Replace "dithering" with "hesitating" in the text on team leadership, and write out the part from "Staff will feel" to "of the situation." with that change.

▶ **QUOTED PASSAGE**:
··········
I have identified four skills or responsibilities that a team leader must possess in their day to day skill set.
To build a good team the team leader first needs to gain the full trust of the organisation as a whole and, more importantly, members of the team ensuring that there is no bias to any member(s) of the team. Fairness is the key, treating everyone equally and on merit, not taking the glory for all the teams’ successes and portioning the blame to the team for failures.
Ultimately the team should share the praise and the team leader should accept the responsibility for any failures on the teams behalf.
“… Praise loudly, blame softly.” (Catherine the Great).
If the team leader has a good reputation in the organisation for always doing the right thing, in a fair manner, then that level of value will be assigned to the team as an entity. If however the team leader has a questionable reputation then either the team is “tarred with the same brush” or a single or subset of trusted team member(s) are likely to be identified and approached to carry out tasks, undermining the team structure and team leader’s role.
Integrity and honesty must be given to the team members as well. If the team leader is not consistent in their dealings with individual team members showing morality and honesty then their integrity could be called into question.
2. Confidence Positivity
A team leader should always try to portray a positive persona, enthusiasm is contagious. Team members will look to the team leader for direction. If the team leader is negative about a task or project then this will propagate through the team. The team leader should motivate and inspire team members by setting a good example or role model.
Much like the requirements of positivity, the team leader needs to show confidence in many factors. Confidence should be shown in the staff and their abilities, skill sets and decision making. If the team leader can bestow faith in team members to do the job, given time and opportunity, everyone can achieve more than they expect or than is expected of them.
Staff will feel more at ease following the lead set by the team leader if that lead is positive, confident and has clear direction. If decisions are made in a clear, definitive manner, without dithering or back tracking, confidence in the team leader will grow, in their leadership, decision making processes and their integrity which are all vital.
Communication comes in various guises including but not limited to listening, feedback, meetings or electronic information transfer. The communications should be direct, honest, and concise, describing the action that needs to take place and giving the team all the specific information necessary including the “who, what, when, where, and how” of the situation.
Listening to team members and others within the organisation, really understanding what those people are trying to convey and showing them that you understand is imperative. Listening and understanding does not mean necessarily agreeing with everyone – understanding is different to agreeing. Being seen to empathise with someone promotes trust and willing cooperation in the task in hand and provides stronger working relationships for future.
··········
▶ **RECORDED DATA**:
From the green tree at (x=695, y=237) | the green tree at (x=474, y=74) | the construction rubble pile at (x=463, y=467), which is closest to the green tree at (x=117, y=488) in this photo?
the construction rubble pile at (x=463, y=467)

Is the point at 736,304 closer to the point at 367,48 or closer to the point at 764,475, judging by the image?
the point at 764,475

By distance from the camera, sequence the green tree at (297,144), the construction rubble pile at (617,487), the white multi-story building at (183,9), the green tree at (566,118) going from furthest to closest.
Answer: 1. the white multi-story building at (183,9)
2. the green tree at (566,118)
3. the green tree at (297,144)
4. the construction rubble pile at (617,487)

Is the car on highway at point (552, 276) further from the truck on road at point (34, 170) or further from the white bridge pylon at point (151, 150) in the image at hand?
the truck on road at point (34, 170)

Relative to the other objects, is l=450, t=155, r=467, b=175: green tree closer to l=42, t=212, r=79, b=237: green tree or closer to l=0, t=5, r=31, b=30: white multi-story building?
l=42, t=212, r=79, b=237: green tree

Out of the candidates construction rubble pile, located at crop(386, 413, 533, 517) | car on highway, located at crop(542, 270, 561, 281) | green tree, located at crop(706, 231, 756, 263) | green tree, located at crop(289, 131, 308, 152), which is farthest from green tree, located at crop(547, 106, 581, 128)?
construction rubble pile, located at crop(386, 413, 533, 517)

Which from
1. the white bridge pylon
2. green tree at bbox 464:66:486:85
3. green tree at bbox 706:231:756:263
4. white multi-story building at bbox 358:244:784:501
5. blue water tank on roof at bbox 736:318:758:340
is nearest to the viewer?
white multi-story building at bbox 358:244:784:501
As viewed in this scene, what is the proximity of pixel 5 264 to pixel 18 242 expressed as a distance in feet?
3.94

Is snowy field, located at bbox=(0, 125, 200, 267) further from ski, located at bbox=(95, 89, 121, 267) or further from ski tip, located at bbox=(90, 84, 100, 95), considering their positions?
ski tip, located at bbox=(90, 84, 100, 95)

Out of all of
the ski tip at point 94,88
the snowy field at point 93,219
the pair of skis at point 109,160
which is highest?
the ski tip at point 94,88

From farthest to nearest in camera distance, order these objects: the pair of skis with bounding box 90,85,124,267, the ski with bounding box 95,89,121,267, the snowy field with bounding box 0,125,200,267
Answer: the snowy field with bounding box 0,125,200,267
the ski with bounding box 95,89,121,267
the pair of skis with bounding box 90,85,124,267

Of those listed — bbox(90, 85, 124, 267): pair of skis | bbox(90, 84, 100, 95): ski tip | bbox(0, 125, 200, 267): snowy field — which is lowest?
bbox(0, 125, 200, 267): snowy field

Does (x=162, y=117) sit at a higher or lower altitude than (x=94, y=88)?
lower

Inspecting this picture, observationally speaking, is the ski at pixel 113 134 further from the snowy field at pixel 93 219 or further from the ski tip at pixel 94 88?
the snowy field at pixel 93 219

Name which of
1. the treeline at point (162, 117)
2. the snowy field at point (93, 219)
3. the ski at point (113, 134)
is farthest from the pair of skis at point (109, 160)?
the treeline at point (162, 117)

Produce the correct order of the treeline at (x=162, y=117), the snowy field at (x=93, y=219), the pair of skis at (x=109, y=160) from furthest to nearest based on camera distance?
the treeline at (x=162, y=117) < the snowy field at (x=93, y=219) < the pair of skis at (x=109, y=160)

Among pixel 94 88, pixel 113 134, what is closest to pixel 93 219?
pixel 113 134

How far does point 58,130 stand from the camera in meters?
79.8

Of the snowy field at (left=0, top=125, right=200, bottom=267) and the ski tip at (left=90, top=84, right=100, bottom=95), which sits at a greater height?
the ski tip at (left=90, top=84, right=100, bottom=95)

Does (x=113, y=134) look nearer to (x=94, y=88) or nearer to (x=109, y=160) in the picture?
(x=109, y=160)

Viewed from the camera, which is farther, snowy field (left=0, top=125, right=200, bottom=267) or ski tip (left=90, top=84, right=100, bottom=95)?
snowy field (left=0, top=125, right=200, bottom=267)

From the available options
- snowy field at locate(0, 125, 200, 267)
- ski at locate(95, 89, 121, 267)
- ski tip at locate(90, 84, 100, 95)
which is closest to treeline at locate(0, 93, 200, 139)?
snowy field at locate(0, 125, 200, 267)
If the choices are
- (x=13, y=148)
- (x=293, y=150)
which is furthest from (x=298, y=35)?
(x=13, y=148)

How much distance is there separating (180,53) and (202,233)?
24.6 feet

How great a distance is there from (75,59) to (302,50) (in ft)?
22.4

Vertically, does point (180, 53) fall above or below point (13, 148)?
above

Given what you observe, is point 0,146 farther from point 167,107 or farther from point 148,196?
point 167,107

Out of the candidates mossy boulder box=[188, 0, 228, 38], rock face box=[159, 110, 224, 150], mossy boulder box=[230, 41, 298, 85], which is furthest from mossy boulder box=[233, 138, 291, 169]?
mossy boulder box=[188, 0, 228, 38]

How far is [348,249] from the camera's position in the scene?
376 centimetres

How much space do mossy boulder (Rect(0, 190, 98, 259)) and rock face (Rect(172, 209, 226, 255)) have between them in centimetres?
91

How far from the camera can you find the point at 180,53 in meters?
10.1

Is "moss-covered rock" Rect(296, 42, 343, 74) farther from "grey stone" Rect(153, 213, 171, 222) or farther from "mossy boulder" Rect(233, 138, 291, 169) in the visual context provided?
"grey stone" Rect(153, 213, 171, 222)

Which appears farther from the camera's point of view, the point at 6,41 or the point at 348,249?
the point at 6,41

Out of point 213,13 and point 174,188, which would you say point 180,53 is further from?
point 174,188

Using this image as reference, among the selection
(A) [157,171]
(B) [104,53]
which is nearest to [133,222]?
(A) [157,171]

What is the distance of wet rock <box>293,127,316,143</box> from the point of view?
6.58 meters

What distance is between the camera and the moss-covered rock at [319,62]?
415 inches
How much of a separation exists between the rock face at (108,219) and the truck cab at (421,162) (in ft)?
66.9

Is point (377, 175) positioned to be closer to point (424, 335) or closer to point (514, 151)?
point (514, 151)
··········
▶ **RESPONSE FOR THIS EXERCISE**:
Staff will feel more at ease following the lead set by the team leader if that lead is positive, confident and has clear direction. If decisions are made in a clear, definitive manner, without hesitating or back tracking, confidence in the team leader will grow, in their leadership, decision making processes and their integrity which are all vital.
Communication comes in various guises including but not limited to listening, feedback, meetings or electronic information transfer. The communications should be direct, honest, and concise, describing the action that needs to take place and giving the team all the specific information necessary including the “who, what, when, where, and how” of the situation.